PROBLEM DESCRIPTION >> Update the lines from the line with "Of the presented" up to and including the line with "1839 centimetres" by replacing "photographer" with "camera", keeping everything else the same. Return only those lines.

── PROVIDED ENTRIES

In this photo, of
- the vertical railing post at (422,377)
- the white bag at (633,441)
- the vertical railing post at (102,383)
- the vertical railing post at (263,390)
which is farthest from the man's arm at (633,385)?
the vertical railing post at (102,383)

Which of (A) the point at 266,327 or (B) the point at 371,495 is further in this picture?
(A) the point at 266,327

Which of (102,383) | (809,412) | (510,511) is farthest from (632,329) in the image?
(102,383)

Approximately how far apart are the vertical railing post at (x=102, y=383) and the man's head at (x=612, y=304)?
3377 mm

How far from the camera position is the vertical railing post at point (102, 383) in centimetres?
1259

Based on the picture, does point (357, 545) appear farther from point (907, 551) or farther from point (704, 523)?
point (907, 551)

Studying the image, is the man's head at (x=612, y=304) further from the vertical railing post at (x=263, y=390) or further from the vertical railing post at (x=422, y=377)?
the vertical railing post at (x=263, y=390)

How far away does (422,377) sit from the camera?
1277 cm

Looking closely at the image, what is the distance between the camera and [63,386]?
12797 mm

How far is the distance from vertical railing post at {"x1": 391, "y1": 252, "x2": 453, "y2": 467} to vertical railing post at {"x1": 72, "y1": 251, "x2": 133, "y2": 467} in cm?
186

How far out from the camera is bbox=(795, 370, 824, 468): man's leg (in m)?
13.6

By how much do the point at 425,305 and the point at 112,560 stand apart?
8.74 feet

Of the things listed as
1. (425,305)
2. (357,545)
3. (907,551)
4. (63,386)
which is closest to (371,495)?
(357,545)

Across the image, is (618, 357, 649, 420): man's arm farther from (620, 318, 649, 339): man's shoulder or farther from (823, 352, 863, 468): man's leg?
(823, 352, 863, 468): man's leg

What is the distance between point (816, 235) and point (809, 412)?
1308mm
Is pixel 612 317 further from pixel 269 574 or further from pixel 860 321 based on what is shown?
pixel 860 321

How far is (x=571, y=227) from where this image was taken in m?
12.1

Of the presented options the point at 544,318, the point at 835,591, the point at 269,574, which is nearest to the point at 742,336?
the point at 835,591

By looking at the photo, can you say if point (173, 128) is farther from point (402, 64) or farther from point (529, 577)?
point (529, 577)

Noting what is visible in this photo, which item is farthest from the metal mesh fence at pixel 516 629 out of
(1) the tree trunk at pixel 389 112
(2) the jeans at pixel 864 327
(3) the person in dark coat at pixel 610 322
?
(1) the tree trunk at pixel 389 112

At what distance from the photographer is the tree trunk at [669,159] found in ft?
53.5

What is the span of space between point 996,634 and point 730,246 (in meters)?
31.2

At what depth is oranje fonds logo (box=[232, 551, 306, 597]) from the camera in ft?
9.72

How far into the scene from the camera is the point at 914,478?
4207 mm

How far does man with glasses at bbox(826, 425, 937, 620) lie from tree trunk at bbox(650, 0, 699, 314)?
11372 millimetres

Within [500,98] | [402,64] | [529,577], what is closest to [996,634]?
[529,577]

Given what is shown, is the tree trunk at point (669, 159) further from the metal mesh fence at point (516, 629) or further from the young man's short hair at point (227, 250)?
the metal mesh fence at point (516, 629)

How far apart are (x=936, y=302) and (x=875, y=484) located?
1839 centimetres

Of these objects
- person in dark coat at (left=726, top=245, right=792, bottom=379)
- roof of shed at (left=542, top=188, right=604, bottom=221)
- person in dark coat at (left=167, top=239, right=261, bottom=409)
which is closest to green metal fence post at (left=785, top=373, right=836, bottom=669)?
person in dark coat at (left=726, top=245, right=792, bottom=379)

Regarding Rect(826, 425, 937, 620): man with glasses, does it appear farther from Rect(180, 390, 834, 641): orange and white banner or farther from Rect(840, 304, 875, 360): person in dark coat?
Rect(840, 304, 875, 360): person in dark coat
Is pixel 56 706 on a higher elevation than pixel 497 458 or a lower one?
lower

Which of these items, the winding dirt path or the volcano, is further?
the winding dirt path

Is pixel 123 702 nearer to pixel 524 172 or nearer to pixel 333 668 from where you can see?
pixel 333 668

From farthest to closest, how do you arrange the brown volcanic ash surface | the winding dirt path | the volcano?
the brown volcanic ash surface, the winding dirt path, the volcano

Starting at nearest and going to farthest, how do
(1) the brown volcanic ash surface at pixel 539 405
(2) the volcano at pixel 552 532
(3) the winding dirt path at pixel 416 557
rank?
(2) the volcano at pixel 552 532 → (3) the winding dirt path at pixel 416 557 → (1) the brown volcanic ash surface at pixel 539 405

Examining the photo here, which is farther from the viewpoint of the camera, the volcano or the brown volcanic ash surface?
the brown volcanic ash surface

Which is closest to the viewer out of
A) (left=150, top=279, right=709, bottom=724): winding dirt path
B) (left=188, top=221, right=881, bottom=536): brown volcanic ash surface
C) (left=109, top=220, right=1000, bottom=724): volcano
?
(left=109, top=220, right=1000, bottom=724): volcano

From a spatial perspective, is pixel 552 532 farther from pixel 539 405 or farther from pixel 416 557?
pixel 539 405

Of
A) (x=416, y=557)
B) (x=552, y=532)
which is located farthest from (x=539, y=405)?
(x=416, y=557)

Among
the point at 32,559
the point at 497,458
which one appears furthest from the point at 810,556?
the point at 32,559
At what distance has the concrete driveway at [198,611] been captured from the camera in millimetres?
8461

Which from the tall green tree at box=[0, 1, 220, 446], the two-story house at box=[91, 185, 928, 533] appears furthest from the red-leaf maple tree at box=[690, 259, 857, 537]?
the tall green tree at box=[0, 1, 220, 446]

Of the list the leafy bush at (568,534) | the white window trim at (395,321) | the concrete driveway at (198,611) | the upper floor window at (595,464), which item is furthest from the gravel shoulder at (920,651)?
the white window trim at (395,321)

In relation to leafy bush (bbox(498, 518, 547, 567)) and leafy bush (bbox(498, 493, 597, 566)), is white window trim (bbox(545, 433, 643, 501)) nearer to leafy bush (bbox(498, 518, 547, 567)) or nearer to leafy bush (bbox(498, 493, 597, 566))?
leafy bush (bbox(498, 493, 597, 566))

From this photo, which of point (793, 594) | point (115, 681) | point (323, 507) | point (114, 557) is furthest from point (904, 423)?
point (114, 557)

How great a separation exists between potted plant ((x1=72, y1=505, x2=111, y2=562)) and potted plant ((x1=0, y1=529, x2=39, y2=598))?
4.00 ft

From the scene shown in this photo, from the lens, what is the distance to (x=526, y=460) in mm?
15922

────

REPLY TO THE EXERCISE >>
Of the presented options the point at 544,318, the point at 835,591, the point at 269,574, which is nearest to the point at 742,336?
the point at 835,591

By looking at the photo, can you say if point (173, 128) is farther from point (402, 64) or farther from point (529, 577)?
point (529, 577)

Noting what is visible in this photo, which item is farthest from the metal mesh fence at pixel 516 629 out of
(1) the tree trunk at pixel 389 112
(2) the jeans at pixel 864 327
(3) the person in dark coat at pixel 610 322
?
(1) the tree trunk at pixel 389 112

At what distance from the camera is the tree trunk at [669,159] found in ft?
53.5

What is the span of space between point 996,634 and point 730,246 (in meters)?
31.2

At what depth is oranje fonds logo (box=[232, 551, 306, 597]) from the camera in ft?
9.72

How far into the scene from the camera is the point at 914,478?
4207 mm

How far does man with glasses at bbox(826, 425, 937, 620) lie from tree trunk at bbox(650, 0, 699, 314)?
11372 millimetres

Within [500,98] | [402,64] | [529,577], what is closest to [996,634]?
[529,577]

Given what is shown, is the tree trunk at point (669, 159) further from the metal mesh fence at point (516, 629) or further from the young man's short hair at point (227, 250)?
the metal mesh fence at point (516, 629)

How far apart are (x=936, y=302) and (x=875, y=484) located?
1839 centimetres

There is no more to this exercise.